Activity:
Leaving out the pictures, return word for word the stretch of entries below from the line holding "And A6300 -1889" through the line holding "Michael Kors Carmen".

Provided records:
____

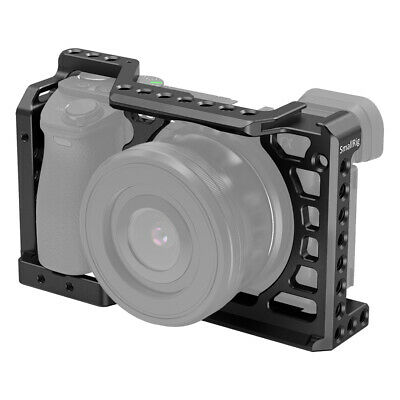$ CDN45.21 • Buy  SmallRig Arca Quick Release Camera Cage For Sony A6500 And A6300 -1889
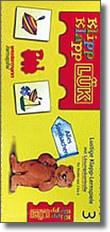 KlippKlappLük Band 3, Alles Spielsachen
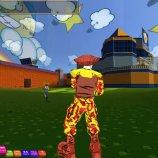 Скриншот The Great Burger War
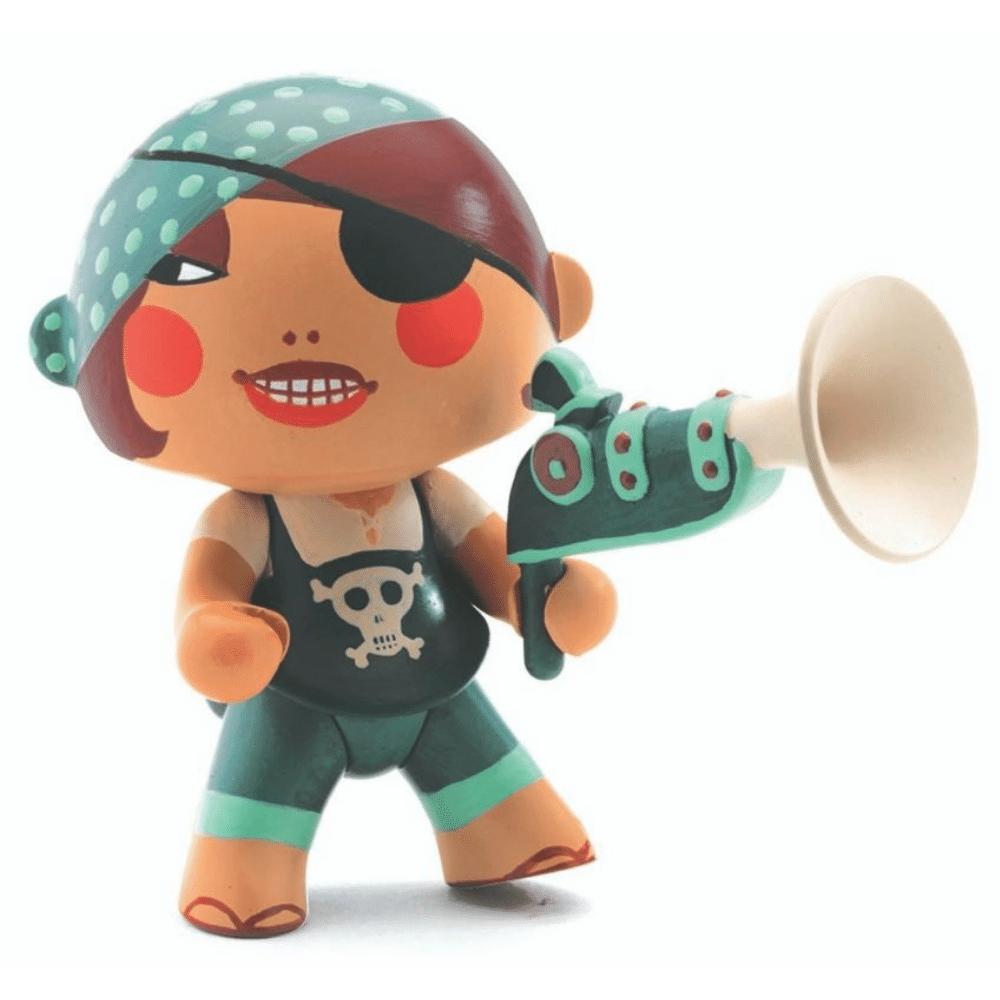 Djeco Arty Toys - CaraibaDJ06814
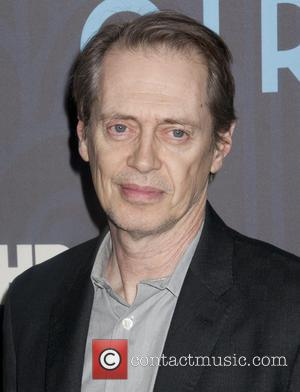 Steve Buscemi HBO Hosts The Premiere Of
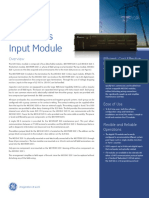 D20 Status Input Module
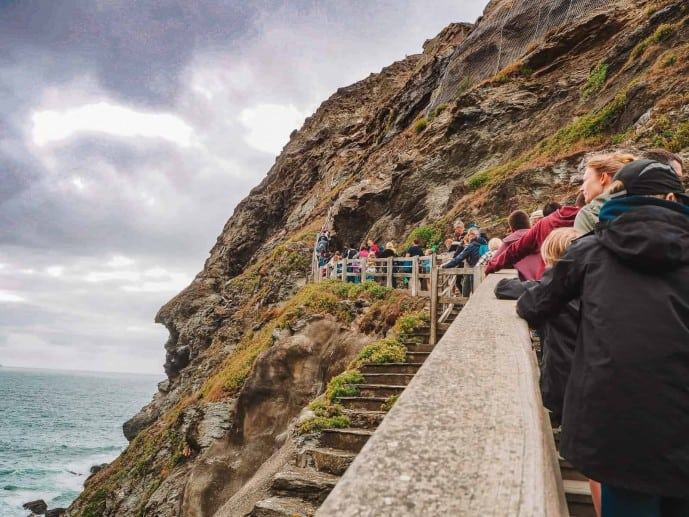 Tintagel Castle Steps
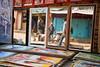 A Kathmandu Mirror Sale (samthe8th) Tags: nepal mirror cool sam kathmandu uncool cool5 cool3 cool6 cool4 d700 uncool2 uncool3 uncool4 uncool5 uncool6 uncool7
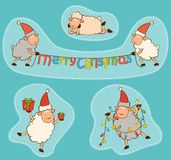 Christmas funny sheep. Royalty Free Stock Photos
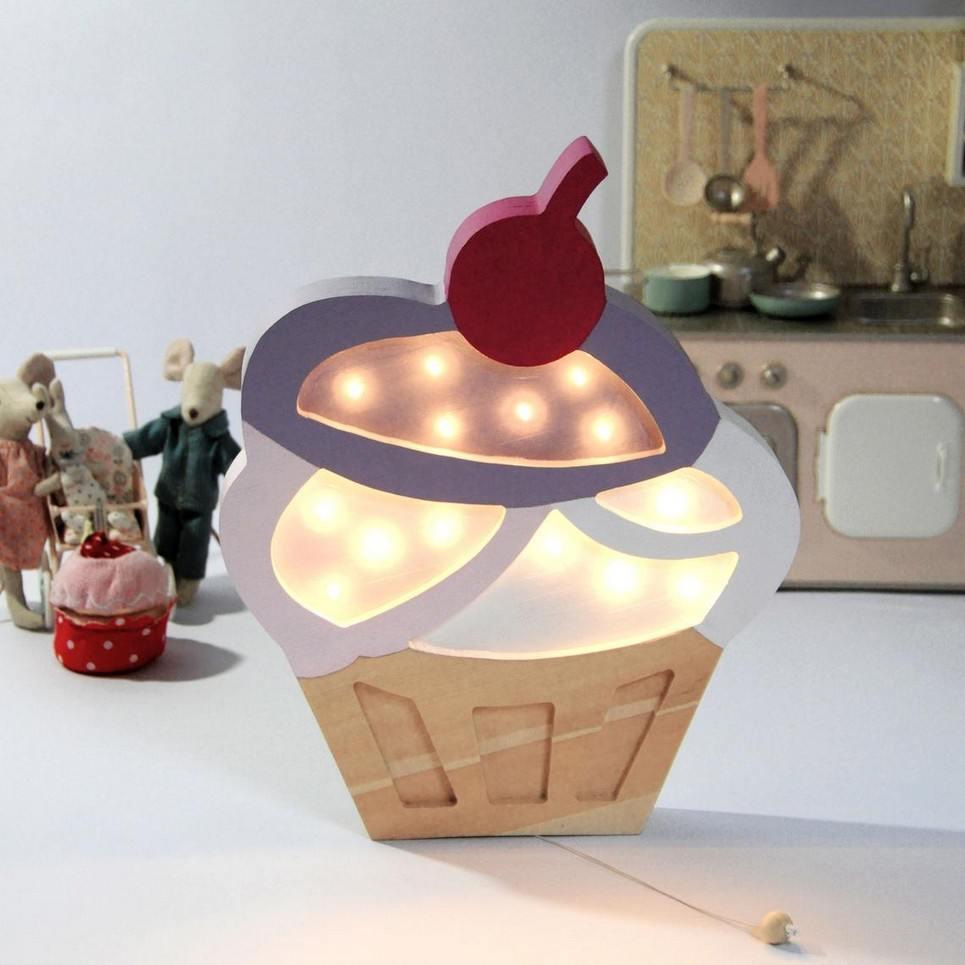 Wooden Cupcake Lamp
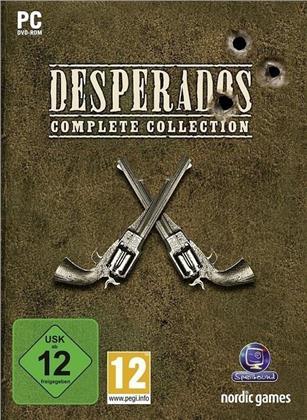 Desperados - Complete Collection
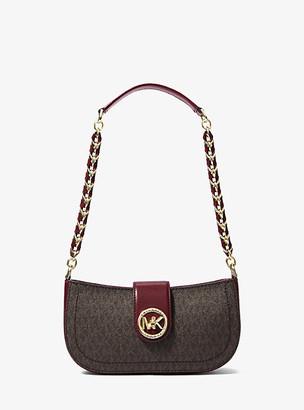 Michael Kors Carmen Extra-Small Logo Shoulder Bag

____

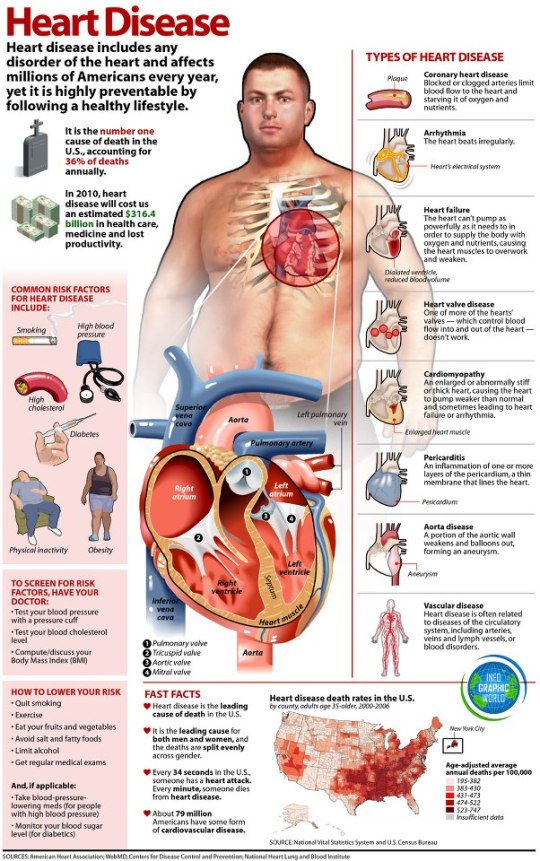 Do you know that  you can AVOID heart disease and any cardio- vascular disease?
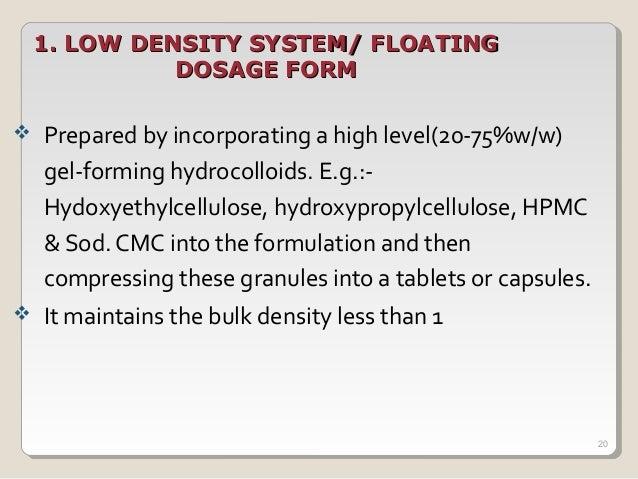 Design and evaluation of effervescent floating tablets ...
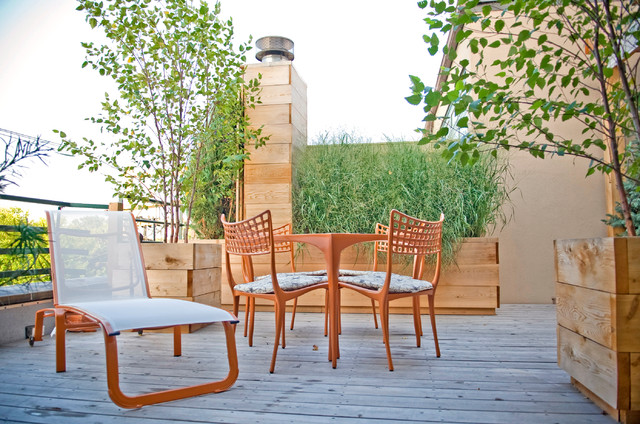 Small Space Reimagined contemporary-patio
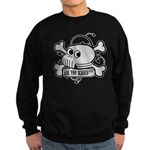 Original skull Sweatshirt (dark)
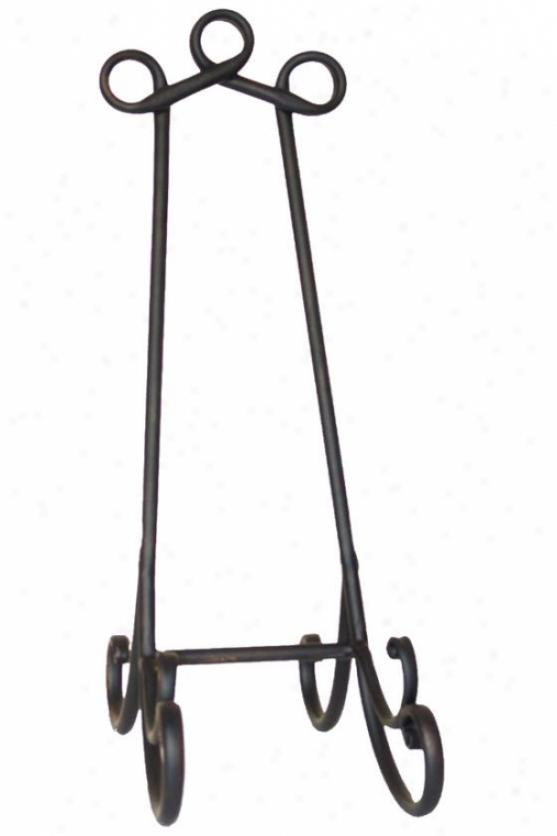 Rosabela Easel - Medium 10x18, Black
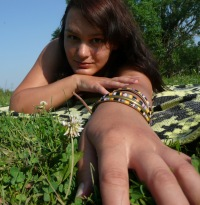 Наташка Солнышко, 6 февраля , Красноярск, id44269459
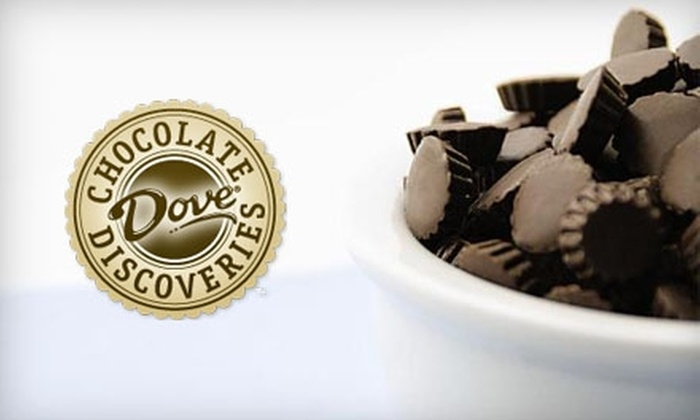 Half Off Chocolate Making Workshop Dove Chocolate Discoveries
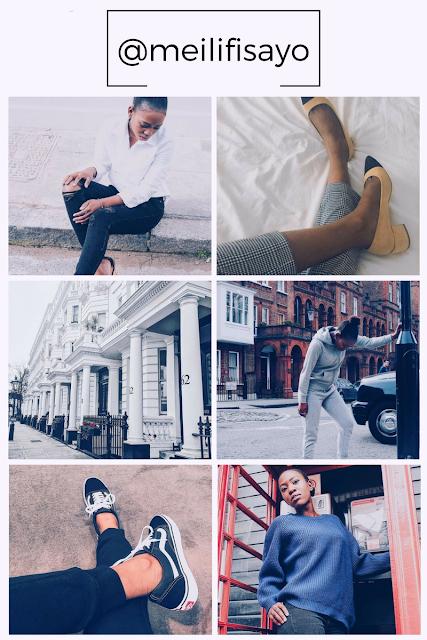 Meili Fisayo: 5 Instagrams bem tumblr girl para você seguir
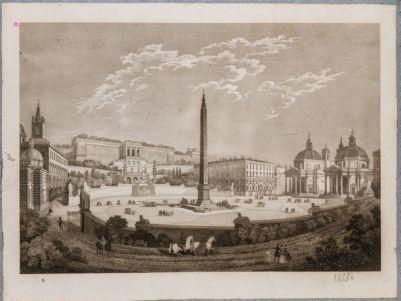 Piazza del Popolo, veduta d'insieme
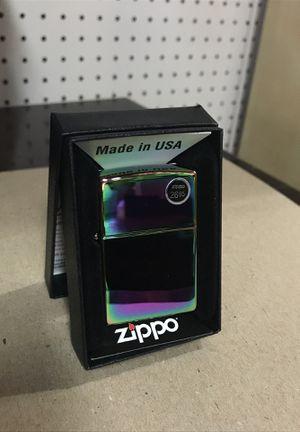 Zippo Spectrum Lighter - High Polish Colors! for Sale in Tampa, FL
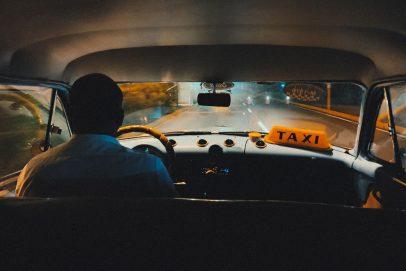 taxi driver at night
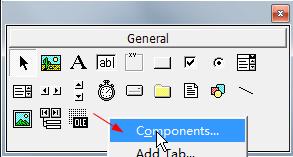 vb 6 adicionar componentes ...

____

Answer area:
$ CDN45.21 • Buy  SmallRig Arca Quick Release Camera Cage For Sony A6500 And A6300 -1889
 KlippKlappLük Band 3, Alles Spielsachen
 Скриншот The Great Burger War
 Djeco Arty Toys - CaraibaDJ06814
 Steve Buscemi HBO Hosts The Premiere Of
 D20 Status Input Module
 Tintagel Castle Steps
 A Kathmandu Mirror Sale (samthe8th) Tags: nepal mirror cool sam kathmandu uncool cool5 cool3 cool6 cool4 d700 uncool2 uncool3 uncool4 uncool5 uncool6 uncool7
 Christmas funny sheep. Royalty Free Stock Photos
 Wooden Cupcake Lamp
 Desperados - Complete Collection
 Michael Kors Carmen Extra-Small Logo Shoulder Bag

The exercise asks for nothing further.